Open ofonov opened 7 years ago
Hi there,
I have the same question. I could not understand if the tool can be used just giving it in input the fasta transcriptome and the ORFs or it needs something other. Can you please clarify?
Thanks!
In additon to the .fasta file, you should also provide the .gtf file. The .gtf file would be used to extract the exon informations for each transcripts in the .fasta file. So, the .gtf file should contain all the exon informations of transcripts in your .fasta file. And you can reference the format of .gtf file as it was used in the GENCODE dataset. The ORFs would be calcualted in the lncScore program, so the ORFs is not necessary. And the hexamer matrix and training dataset is built based on the sequences, so they have nothing to do with the the genome versions.
Ok. Thanks. Could you please suggest a program to convert a fasta into GTF format?
About the training dataset, the "dat" folder contains only the training set and hexamer files for human and mouse but for other species only the XX_hexamer.tsv is contained. How can I produce the training set?
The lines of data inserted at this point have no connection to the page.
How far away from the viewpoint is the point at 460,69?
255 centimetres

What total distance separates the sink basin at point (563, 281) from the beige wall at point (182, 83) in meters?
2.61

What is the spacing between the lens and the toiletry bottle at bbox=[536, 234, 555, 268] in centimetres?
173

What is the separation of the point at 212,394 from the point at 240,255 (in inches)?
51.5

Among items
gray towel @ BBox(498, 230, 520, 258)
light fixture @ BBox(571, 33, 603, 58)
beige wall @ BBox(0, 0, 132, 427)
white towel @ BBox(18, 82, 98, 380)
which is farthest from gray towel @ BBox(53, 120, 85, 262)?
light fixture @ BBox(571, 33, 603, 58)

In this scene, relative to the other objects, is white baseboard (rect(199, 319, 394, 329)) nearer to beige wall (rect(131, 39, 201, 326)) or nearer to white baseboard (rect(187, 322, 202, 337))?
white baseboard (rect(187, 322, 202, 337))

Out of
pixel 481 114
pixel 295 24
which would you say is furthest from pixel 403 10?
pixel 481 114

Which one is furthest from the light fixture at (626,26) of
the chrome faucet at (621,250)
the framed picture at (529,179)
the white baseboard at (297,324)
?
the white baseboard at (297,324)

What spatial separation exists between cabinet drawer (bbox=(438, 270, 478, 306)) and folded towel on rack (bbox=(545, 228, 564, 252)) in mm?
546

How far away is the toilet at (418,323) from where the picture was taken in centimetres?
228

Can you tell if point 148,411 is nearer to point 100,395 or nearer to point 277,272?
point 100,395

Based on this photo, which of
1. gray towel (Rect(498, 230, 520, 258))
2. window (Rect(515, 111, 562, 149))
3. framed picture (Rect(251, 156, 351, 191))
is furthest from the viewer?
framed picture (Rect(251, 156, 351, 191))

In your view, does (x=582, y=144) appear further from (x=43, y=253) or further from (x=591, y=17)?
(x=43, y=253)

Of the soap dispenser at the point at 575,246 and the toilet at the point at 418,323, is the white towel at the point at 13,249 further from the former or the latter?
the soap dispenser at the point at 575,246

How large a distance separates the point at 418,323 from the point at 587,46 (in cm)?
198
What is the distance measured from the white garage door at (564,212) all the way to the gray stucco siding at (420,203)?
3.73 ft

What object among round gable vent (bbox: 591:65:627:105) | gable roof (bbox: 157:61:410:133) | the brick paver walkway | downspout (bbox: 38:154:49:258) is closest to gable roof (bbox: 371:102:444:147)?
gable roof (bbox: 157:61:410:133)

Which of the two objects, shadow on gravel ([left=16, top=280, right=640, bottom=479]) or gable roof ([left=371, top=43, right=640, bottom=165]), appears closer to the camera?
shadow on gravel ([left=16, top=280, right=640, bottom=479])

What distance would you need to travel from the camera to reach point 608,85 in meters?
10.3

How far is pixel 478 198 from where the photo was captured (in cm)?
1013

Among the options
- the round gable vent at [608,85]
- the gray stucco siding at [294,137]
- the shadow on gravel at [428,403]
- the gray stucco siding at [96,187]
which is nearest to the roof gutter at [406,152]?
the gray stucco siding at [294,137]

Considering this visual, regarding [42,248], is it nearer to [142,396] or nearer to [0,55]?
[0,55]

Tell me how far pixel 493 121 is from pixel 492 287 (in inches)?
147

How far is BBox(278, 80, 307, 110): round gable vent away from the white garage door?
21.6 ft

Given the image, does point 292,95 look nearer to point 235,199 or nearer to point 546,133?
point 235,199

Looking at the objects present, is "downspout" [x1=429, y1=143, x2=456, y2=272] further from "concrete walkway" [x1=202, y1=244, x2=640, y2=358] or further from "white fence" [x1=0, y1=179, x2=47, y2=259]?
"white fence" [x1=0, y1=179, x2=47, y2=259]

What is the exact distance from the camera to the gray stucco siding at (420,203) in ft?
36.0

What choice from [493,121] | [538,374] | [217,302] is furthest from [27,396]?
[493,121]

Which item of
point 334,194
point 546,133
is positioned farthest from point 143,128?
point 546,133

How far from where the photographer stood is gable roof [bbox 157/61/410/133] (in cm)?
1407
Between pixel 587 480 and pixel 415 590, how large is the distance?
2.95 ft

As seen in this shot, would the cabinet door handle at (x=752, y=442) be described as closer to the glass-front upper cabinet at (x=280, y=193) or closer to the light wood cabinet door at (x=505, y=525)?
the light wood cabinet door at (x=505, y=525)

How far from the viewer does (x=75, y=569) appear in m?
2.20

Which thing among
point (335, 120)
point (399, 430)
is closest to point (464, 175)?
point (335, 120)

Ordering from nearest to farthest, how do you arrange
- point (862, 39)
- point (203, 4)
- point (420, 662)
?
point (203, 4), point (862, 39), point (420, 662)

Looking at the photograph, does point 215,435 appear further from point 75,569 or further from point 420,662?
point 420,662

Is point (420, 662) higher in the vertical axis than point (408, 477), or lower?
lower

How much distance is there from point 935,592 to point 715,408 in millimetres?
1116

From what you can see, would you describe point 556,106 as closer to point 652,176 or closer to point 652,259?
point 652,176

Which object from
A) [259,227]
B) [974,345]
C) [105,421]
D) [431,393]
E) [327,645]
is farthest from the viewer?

I thought that only a fasta could not be converted into GTF format, as the fasta file does not contain any exon informations. And I don't know any program that can convert a fasta into GTF format. If you want to proudce your own training model, you can use 'make_TrainingDat.py' in the 'tools' folder. And you can also use 'make_hexamer_tab.py' in the 'tools' folder to produce your own xx_hexamer.tsv.
How will I produce the GTF file if I only have a newly assembled denovo transcriptome? Do I need that a reference genome is present to localize exactly the exons for lncScore?
Sorry, I have no idea about producing the GTF file with a newly de denovo assembled transcritome, as I did not do any de novo assembly for a non-model organism. When you used lncScore, you should provide the exon information for it. And if you have the exact exon information, you can produce a gtf file using the format in the gtf file of the GENCODE dataset by yourself.
Ok thanks a lot for your quick responses
Hi,
Could you please clarify documentation of the lncScore. I am new in the lncRNA prediction field and some things were not clear for me. In particular:
-f input files, --file=input files, enter transcripts in .bed or .fasta
Does that mean that one have to use as an input here a bed or a fasta of assembled transcriptome? Or is it something else?-g gtf file name, --gtf=gtf file name please enter your gtf files
Do you mean that hear should be annotation files, e.g Homo_sapiens.GRCh38.84.gtf?-x hexamer matrix, --hex=hexamer matrix
Does it have to be build for different genome versions e.g GRCh38 or GRCh37, or is it universal?-t training dataset, --train=training dataset
The same question as above, does it have to be build for different genome versions e.g GRCh38 or GRCh37, or is it universal?Thank you in advance for clarification. It would be really useful for me, and perhaps for other users of your software. It In advance, I have to state that I did read the paper, however I did not find answers to these questions. Perhaps I missed something out.